Continue the page on genomic selection accuracy in barley breeding, picking up right after its last sentence.

_Selected text_
-- -- --
Skip to main content
ARS Home » Northeast Area » Ithaca, New York » Robert W. Holley Center for Agriculture & Health » Plant, Soil and Nutrition Research » Research » Publications at this Location » Publication #257741

Title: Accuracy of genomic selection in barley breeding programs: a simulation study based on the real SNP data

Author
item HIROYOSHI, IWATA - University Of Tokyo
item Jannink, Jean-Luc

Submitted to: Crop Science
Publication Type: Peer Reviewed Journal
Publication Acceptance Date: 4/18/2011
Publication Date: N/A
Citation: N/A

Interpretive Summary: Recent advances in genotyping technology have made data acquisition of genome-wide marker polymorphisms cost effective. Statistical methods that can best take advantage of these marker data, however, have yet to be identified. One promising area is “genomic selection” in which the performance of a breeding line is predicted on the basis of genome-wide markers. The aim of this study was to compare the accuracy of statistical methods for genomic selection through simulations based on real barley marker data. We evaluated the performance of three categories of statistical methods over a range of relevant simulation conditions: Bayesian methods, multivariate regression methods, and machine learning methods for building prediction models. The prediction accuracy was high in Bayesian methods and ridge regression. Under medium and high trait heritability (h2 = 0.4 and 0.6), the mean of predictions from all methods was more accurate than predictions based on any single method, suggesting that different methods predict different aspects of breeding line performance. The advantage of genomic over phenotypic prediction was larger under lower heritability and a larger training dataset. The difference in prediction accuracy for traits affected by many genes versus relatively few genes was small. The models were also useful in increasing the accuracy of predictions on breeding lines with phenotypic records. The results indicate that further research into the combination of statistical methods is warranted.
-- -- --
_Data segment_
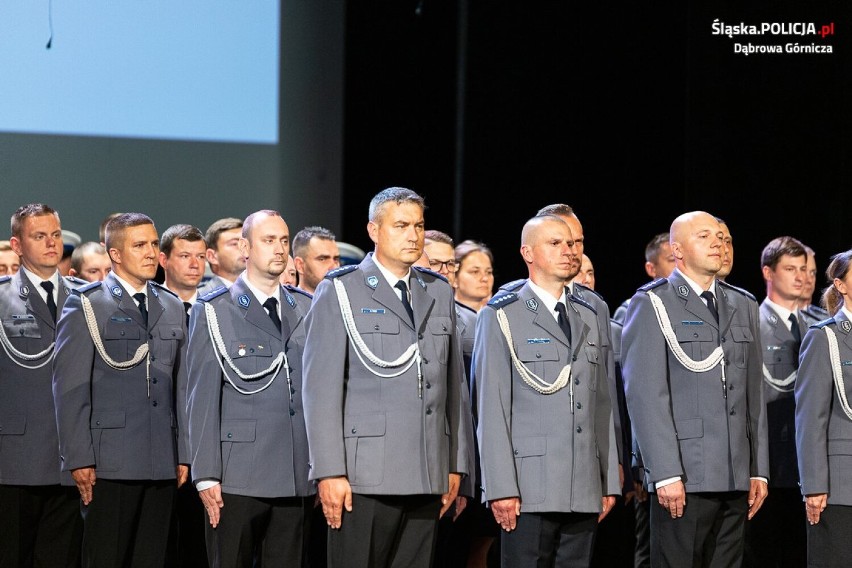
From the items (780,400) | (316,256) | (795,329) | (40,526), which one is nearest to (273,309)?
-- -- --
_Output_
Technical Abstract: The aim of this study was to compare the accuracy of genomic selection (i.e., selection based on genome-wide markers) to phenotypic selection through simulations based on real barley SNPs data (1325 SNPs x 863 breeding lines). We simulated 100 QTL at randomly selected SNPs, which were dropped from the data. The sum of heritability of all the QTL was set as 0.1, 0.2, 0.4 or 0.6. We generated 100 datasets for each simulation condition. A dataset was then separated into training (N = 200, 400, 600) and validation sets. Bayesian methods, multivariate regression methods (partial least square, ridge regression) and machine learning methods (random forest, support vector machine) were used for building prediction models. The prediction accuracy was high in Bayesian methods and ridge regression. Under medium and high heritability (h2 = 0.4 and 0.6), the mean of predictions from all methods was more accurate than predictions based on any single method, suggesting that different methods captured different aspects of genotype-phenotype associations. The advantage of genomic over phenotypic selection was larger under lower heritability and a larger training dataset. The difference in prediction accuracy between polygenic and oligogenic traits was small. The models were also useful in increasing the accuracy of predictions on breeding lines with phenotypic records. The results indicate that genomic selection can be efficiently used in barley breeding programs.